*SET EXERCISE:* Convert the section of the rows below that opens with the line containing "Between these two" and closes with the line containing "1324 inches", both lines included, into a JSON list of strings with one string per line and no blank lines. Leave out every line outside that section.

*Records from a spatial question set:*

________

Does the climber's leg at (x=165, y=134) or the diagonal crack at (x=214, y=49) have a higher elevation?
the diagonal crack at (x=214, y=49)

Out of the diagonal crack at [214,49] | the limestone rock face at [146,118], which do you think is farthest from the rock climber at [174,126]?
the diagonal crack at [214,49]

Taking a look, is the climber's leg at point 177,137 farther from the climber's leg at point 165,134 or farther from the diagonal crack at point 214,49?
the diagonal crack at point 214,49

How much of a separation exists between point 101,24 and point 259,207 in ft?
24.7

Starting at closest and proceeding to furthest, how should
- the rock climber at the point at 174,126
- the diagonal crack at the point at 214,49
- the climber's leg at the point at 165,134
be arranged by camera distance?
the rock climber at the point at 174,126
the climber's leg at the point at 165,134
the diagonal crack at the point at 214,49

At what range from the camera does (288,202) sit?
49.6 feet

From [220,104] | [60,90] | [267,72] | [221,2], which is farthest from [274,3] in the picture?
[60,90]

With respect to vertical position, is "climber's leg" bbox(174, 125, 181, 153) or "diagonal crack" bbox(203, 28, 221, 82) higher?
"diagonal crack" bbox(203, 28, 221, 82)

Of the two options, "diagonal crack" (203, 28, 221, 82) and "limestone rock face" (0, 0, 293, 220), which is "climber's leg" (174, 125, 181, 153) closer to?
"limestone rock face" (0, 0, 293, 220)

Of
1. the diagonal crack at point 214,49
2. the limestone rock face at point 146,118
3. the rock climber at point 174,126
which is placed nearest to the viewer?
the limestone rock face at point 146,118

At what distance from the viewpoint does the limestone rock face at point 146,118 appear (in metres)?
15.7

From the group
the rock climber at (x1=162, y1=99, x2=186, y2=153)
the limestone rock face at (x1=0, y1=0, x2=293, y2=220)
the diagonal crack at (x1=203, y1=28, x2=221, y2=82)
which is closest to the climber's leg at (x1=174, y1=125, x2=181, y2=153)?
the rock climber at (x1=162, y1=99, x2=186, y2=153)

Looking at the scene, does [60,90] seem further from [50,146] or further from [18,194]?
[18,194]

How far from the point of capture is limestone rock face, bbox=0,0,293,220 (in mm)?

________

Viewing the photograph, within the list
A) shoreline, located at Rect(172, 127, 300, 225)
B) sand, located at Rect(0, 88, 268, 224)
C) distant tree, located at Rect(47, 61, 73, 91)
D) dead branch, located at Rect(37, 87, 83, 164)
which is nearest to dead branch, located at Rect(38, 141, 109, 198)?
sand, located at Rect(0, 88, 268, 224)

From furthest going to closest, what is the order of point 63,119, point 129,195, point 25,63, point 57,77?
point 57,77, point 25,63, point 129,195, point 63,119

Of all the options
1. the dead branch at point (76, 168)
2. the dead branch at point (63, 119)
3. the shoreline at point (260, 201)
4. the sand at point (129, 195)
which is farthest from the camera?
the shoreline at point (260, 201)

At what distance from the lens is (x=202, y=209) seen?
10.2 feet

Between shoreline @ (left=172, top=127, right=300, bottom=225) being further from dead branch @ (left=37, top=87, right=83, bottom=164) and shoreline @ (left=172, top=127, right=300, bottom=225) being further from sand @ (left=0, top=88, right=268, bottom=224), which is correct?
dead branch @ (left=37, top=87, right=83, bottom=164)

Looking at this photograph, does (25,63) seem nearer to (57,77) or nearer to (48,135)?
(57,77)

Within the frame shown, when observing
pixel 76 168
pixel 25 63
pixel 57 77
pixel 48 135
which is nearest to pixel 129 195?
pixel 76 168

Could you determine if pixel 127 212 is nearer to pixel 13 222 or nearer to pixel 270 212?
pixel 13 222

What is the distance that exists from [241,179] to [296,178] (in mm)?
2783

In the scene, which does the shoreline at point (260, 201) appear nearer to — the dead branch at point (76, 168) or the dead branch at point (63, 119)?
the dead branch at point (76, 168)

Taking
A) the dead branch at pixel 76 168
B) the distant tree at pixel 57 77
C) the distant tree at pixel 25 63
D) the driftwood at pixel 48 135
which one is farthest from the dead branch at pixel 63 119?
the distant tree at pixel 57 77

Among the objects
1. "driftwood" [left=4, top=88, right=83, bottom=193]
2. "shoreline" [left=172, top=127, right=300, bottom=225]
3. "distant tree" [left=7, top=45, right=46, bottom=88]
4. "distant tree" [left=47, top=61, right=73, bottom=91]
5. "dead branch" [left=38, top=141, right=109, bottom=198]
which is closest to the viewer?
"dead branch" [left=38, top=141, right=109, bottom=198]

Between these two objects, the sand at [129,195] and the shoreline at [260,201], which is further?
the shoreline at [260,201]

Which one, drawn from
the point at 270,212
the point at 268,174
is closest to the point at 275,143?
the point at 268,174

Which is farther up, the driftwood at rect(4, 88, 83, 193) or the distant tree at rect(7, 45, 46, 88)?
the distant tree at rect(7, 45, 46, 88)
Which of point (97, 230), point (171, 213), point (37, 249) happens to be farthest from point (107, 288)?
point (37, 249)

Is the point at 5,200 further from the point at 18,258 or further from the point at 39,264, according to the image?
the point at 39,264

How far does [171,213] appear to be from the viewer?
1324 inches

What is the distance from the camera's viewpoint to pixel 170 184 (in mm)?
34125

________

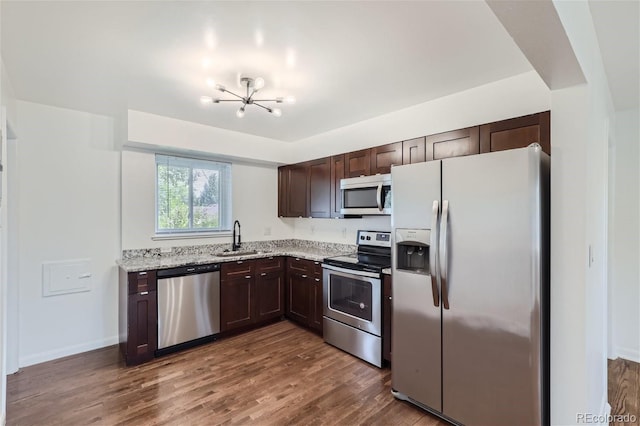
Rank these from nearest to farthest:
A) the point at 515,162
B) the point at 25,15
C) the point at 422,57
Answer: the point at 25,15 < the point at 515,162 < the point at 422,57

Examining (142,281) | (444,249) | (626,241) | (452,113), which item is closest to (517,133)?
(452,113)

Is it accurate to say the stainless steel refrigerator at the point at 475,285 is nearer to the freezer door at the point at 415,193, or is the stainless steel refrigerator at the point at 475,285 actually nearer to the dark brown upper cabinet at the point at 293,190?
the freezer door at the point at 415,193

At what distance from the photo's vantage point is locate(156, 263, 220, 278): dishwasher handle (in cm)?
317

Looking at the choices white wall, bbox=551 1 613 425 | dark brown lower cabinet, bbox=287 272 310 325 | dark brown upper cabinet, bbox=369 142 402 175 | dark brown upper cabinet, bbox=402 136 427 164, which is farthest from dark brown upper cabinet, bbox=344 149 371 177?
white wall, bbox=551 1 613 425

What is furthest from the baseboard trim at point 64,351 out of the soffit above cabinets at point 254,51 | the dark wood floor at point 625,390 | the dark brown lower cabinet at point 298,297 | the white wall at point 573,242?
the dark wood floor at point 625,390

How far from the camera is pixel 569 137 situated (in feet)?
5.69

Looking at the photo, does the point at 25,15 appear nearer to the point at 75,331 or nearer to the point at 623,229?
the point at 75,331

________

*WRITTEN RESPONSE:*
[
  "Between these two objects, the sand at [129,195] and the shoreline at [260,201], which is further?",
  "the shoreline at [260,201]",
  "Which one, drawn from",
  "the point at 270,212",
  "the point at 268,174",
  "is closest to the point at 275,143?",
  "the point at 268,174",
  "Which is farther up, the driftwood at rect(4, 88, 83, 193) or the distant tree at rect(7, 45, 46, 88)?",
  "the distant tree at rect(7, 45, 46, 88)",
  "Which of point (97, 230), point (171, 213), point (37, 249) happens to be farthest from point (107, 288)?",
  "point (37, 249)",
  "Is the point at 5,200 further from the point at 18,258 or further from the point at 39,264, according to the image?",
  "the point at 39,264",
  "How far does [171,213] appear to be from the viewer?",
  "1324 inches"
]